The third section, Presto leggiero, had a faster pace, with imaginative rhythms and dramatic cascades of notes in the piano part combined with great textures among the three instruments.
The final movement, Allegro molto agitato, had a particularly beautiful melody with wonderful harmonizations and some deliciously dark, resonant cello passages. Altogether this trio is a marvelously integrated and intimate piece of chamber music, given a powerful performance with fine ensemble effect. And it makes us stop to reflect of what we have lost in the spiritual and creative development of our species because of the suppression of women, over one-half of humanity, for thousands of years.
Claude Debussy (1862-1918) was a contemporary of Chaminade, and his symphonic masterpiece, “La Mer,” written in 1905, well illustrates his life-long love of the ocean and the strongly visual elements of his music, which gives his works (and those of other French composers of the period) a clear correspondence to the Impressionist movement in painting. But “La Mer” is not specifically programmatic, for it allows to imagine our own visions of what the music evokes. Originally scored for orchestra, this version for a piano trio is an excellent transcription by the modern English composer Sally Beamish (b.1956).
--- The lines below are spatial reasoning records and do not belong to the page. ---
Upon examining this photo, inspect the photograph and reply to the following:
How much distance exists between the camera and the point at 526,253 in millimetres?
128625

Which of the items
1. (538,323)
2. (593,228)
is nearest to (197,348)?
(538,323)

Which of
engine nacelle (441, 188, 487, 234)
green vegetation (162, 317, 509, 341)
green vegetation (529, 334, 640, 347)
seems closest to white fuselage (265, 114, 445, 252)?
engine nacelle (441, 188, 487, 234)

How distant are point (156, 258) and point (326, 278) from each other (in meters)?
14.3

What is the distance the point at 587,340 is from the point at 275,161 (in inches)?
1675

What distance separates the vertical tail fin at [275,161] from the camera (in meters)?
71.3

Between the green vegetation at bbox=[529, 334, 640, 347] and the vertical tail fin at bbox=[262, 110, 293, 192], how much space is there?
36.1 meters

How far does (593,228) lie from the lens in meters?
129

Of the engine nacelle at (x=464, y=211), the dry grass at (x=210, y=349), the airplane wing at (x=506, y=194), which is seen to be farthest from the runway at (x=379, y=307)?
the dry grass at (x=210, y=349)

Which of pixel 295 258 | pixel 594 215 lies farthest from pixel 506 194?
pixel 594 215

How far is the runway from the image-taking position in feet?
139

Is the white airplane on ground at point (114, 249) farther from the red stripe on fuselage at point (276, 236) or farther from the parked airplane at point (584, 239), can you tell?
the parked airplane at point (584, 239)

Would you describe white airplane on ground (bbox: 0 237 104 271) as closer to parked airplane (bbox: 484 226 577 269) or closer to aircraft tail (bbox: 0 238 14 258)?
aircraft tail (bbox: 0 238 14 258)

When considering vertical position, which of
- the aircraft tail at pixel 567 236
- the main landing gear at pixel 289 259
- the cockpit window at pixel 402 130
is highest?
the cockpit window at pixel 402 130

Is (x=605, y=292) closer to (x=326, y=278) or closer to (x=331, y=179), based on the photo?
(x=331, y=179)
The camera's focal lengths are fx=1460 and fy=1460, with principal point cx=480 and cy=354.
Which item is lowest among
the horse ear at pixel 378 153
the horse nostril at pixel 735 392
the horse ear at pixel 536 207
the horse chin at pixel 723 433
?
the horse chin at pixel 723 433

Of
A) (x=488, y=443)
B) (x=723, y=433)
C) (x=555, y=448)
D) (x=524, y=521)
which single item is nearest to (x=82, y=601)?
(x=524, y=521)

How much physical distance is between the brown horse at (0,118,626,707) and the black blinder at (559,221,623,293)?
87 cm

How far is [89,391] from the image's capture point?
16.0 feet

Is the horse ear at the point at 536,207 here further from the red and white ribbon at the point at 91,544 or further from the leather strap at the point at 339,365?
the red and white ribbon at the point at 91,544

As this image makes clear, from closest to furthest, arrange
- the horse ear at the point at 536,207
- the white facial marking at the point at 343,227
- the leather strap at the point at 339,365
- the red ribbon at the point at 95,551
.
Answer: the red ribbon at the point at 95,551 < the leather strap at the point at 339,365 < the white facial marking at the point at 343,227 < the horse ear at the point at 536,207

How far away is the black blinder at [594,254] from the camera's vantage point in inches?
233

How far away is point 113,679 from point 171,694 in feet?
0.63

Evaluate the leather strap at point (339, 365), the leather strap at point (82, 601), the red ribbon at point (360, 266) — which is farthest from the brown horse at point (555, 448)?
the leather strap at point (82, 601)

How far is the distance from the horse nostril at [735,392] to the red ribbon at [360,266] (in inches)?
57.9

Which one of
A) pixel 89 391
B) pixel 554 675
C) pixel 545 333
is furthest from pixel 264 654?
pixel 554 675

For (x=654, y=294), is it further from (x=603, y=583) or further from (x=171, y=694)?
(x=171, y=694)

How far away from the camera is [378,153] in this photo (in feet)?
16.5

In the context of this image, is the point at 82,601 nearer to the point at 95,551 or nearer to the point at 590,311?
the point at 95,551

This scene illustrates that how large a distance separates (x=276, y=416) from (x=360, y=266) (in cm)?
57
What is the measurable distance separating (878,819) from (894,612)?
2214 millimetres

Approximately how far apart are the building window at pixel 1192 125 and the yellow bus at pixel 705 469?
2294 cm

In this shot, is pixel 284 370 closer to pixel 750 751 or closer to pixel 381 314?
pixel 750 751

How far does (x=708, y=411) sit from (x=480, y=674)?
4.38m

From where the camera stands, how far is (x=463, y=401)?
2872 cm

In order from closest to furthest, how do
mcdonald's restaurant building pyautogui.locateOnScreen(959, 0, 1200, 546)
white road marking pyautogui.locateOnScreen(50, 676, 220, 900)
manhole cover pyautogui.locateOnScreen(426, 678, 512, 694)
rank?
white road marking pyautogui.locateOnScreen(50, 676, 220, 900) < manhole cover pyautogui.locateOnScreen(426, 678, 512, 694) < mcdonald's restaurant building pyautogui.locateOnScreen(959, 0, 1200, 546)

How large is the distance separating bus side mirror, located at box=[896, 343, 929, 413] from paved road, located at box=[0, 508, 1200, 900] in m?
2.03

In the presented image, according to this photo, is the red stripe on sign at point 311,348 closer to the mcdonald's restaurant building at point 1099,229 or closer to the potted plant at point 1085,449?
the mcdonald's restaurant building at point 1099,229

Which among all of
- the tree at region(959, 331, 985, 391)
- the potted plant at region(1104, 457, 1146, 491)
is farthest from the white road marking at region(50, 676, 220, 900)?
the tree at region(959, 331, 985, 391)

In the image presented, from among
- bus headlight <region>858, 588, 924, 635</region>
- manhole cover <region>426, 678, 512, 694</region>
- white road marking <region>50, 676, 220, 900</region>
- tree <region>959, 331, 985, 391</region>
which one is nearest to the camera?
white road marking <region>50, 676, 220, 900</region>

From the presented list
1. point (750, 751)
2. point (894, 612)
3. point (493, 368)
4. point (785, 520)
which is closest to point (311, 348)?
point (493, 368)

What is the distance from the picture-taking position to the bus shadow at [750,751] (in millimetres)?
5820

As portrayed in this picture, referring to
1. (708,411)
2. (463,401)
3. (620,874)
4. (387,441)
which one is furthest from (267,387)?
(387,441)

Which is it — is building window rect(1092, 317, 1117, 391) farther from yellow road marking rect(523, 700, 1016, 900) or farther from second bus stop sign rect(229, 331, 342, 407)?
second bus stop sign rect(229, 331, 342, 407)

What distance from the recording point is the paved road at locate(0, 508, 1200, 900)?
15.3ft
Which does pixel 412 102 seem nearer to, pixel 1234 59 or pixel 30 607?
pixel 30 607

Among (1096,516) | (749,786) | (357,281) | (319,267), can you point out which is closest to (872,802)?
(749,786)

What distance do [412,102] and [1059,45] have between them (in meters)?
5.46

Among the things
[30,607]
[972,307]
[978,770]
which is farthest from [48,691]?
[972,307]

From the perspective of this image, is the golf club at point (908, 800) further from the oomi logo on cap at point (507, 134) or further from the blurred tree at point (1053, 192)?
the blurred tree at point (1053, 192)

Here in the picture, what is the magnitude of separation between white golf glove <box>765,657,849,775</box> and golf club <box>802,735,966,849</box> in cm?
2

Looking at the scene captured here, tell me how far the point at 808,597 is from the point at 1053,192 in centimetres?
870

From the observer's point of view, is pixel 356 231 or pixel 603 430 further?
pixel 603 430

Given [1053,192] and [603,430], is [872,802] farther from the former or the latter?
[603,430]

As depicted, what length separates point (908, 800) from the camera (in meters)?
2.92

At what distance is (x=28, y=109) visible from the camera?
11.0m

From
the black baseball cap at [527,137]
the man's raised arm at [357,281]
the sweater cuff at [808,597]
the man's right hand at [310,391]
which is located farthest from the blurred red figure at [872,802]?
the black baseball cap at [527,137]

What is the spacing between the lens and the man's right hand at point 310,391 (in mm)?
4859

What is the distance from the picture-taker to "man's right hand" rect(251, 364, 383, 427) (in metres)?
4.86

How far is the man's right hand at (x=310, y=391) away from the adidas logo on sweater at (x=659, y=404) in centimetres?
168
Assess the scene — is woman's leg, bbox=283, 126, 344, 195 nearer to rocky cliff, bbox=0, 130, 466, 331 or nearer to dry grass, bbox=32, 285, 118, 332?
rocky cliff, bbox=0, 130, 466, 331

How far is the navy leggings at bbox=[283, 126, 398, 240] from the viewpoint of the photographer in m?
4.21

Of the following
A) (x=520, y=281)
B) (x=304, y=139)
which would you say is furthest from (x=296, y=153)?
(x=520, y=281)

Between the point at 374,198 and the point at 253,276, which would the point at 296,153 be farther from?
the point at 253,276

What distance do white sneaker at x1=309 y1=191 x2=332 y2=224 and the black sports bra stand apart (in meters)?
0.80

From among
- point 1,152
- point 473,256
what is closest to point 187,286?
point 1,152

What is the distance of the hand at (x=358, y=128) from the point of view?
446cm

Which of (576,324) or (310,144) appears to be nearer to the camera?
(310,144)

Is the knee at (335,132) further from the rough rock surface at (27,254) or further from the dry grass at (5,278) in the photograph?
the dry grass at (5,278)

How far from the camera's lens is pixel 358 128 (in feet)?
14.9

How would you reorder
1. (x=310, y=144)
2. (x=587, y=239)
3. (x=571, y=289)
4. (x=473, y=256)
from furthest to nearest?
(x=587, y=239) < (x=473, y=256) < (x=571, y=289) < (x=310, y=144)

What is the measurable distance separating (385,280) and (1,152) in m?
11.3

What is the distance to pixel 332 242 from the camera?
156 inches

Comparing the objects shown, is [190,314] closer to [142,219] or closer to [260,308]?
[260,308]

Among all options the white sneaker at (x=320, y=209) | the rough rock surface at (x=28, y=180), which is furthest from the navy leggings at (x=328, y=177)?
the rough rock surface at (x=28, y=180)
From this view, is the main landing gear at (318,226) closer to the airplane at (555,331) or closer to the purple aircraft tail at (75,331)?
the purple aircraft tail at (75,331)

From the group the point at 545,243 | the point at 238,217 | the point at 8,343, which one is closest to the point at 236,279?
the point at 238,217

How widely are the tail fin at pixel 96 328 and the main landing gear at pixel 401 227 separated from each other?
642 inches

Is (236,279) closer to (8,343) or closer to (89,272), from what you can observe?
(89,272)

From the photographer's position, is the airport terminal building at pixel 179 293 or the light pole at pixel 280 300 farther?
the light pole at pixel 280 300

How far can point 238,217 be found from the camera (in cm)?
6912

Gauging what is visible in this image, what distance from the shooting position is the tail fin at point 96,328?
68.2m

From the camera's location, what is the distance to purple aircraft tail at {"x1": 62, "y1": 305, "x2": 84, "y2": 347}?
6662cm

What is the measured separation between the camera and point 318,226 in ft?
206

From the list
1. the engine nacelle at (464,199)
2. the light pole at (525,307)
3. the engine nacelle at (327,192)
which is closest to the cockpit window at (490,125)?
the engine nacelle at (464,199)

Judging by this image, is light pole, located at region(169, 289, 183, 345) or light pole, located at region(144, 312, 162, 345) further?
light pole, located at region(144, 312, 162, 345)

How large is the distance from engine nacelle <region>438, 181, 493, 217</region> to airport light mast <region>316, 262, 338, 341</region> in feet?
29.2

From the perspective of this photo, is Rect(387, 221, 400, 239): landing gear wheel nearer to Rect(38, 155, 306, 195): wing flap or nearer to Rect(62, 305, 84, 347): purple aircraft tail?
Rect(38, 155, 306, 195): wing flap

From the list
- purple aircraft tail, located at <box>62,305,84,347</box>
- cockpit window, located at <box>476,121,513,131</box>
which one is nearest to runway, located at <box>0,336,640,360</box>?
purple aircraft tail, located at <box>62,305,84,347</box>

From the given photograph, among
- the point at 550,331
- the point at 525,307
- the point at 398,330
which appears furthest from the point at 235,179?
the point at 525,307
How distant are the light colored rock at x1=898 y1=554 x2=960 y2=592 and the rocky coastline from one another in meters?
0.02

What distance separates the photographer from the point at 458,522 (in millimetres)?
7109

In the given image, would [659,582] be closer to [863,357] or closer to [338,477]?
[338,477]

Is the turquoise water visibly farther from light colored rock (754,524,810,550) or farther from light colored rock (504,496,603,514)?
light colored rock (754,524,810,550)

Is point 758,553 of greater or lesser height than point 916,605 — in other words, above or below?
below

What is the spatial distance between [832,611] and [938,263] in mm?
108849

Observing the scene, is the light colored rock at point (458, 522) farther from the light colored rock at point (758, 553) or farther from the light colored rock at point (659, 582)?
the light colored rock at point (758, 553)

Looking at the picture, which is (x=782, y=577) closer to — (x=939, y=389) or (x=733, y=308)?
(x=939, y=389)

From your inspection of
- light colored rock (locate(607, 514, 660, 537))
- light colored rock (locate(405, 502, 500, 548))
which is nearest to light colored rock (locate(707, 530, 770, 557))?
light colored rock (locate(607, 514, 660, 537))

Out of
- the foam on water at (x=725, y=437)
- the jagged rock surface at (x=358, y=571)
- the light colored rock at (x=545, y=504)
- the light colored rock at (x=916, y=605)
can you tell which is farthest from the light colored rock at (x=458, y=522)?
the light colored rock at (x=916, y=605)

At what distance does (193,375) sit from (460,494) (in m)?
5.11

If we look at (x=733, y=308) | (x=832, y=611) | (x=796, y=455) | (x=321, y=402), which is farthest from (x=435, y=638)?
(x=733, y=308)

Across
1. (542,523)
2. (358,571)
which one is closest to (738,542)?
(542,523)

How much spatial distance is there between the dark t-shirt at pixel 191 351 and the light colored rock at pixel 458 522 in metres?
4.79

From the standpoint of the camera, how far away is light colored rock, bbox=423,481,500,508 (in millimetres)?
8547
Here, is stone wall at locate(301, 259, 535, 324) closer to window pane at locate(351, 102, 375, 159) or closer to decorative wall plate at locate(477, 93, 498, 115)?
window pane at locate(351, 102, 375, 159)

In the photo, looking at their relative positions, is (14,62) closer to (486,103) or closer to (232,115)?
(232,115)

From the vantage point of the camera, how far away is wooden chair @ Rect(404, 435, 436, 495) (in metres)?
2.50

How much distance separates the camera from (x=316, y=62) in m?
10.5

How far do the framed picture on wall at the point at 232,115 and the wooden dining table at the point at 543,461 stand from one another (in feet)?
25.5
Starting slowly in the lower registers, it built to higher octaves in an uplifting shift in mood, with a fine cello section. The subsequent parts had a floating quality, Debussy extracting so much feeling from his exquisite melodies.
Following this, the drama of an ocean storm is suggested in the agitated bowing of the strings, with rising tensions, scored “anlmé et tumultueux”, then subsiding into a triumphant ending, all the players showing the highest levels of precision in their interpretation of this music, transporting us to another world.
Astor Piazzolla (1921-1992) was an Argentine composer who drew on the popular music of his native country, namely the tango, which follows similar trends enriching classical music in the 19th and 20th Centuries, through the influences of Eastern European folk traditions and Afro-American jazz. The tango is a very aggressive dance created by people of African descent (formerly slaves) in which male/female elements are expressed in intricately coordinated movements. Piazzolla’s “Four Seasons of Buenos Aires” (written 1965-70) commences with summer, the violinist imitating the scratchy sound of cicadas by bowing on the wrong side of the bridge of the violin, then jumping into a lively melody in tango tempos, then easing to reflect the slower, laid-back ambience of the tropics.
“Autumn” had some rich cello moments and then more raucous driving tango rhythms, in which Piazzolla was clearly having fun in his scoring.
“Winter” initially had a dominant piano part with great harmonic chords, almost nostalgic in feeling, the strings combining in quick changes in tempo as the themes were further developed.
The last movement, “Spring,” has the pianist slapping hands on the piano above the keys for percussive textures, evolving into a more scherzo tango pace with an accelerating momentum to the end, all with a technical exuberance and musicality that earned the Neave Trio a well-deserved lengthy standing ovation from the audience.
T he next concert in Summer Music from Greensboro’s summer series will be on Tuesday evening, August 9, when SMfG will present the chamber music group “Frisson” at 7:30 p.m. at Fellowship Hall at the United Church of Christ.